Reprenez la critique du film Donnie Darko à la suite de sa dernière phrase et prolongez-la.

═══ Extrait présenté ═══

Au-delà du simple long métrage de science-fiction qui apporte son lot d’originalité à une collection déjà pléthorique dans le genre, Donnie Darko nous saisit au sens littéral par son incroyable jeu sur le sens des mots : « fin du monde » ne désigne pas le concept apocalyptique de l’imaginaire collectif ; dans un registre plus léger « aller ensemble » lorsque Donnie veut sortir avec Gretchen etc… Ce n’est pas pour rien que Richard Kelly fait souvent appel par le truchement de ces personnages à la linguistique qui est l’étude précisément de la langue. L’expression « cellar door » réputée pour être phonétiquement l’un des plus beaux mots de la langue anglaise selon Tolkien est à ce titre révélateur de la portée du film. Un film puissant et habile qui joue avec le sens de la réalité qui elle-même ne peut être décrite que par des mots.

═══ Données fournies ═══

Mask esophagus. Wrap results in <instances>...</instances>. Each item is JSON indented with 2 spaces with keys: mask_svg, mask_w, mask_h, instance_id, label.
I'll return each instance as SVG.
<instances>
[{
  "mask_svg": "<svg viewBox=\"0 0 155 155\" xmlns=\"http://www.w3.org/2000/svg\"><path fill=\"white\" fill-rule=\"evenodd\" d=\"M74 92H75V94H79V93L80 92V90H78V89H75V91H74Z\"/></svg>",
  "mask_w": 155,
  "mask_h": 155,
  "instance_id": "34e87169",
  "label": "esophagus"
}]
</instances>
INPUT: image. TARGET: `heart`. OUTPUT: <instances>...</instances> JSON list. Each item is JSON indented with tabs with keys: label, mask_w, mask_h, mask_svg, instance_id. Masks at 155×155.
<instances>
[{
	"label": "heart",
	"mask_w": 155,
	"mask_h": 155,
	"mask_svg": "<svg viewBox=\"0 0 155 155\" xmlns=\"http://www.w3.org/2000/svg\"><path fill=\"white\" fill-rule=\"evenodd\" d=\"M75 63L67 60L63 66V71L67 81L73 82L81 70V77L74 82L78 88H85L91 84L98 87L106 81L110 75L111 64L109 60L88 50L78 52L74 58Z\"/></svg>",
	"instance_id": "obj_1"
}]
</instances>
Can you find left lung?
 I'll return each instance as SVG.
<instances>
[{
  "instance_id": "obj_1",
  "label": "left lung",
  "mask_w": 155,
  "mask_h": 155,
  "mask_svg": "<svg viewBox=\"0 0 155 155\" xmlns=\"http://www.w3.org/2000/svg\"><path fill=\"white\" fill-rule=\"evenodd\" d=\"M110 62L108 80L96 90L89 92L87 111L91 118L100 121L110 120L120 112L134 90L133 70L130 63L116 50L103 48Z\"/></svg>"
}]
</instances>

═══

Réponse à l'exercice
Si on va plus loin et ce faisant l’on rejoint les théories qui ont été les plus fréquemment invoquées dans l’analyse du film, ce jeu sur les mots est un indice du caractère instable de l’univers dans lequel évoluent les personnages après la chute du réacteur dans la chambre de Donnie. Cet événement a, en effet, engendré un déchirement dans le continuum espace-temps et un univers tangent au premier que l’on nommera « normal » par souci de compréhension s’est formé. C’est au sein de cette réalité alternative que se déroule la majeure partie du film au cours duquel nous serons témoins des hallucinations auditives et visuelles de Donnie. Un lapin géant plutôt sinistre, son ami imaginaire qui l’a sauvé du crash qui aurait dû le tuer dans la temporalité « normale », en est l’incarnation principale.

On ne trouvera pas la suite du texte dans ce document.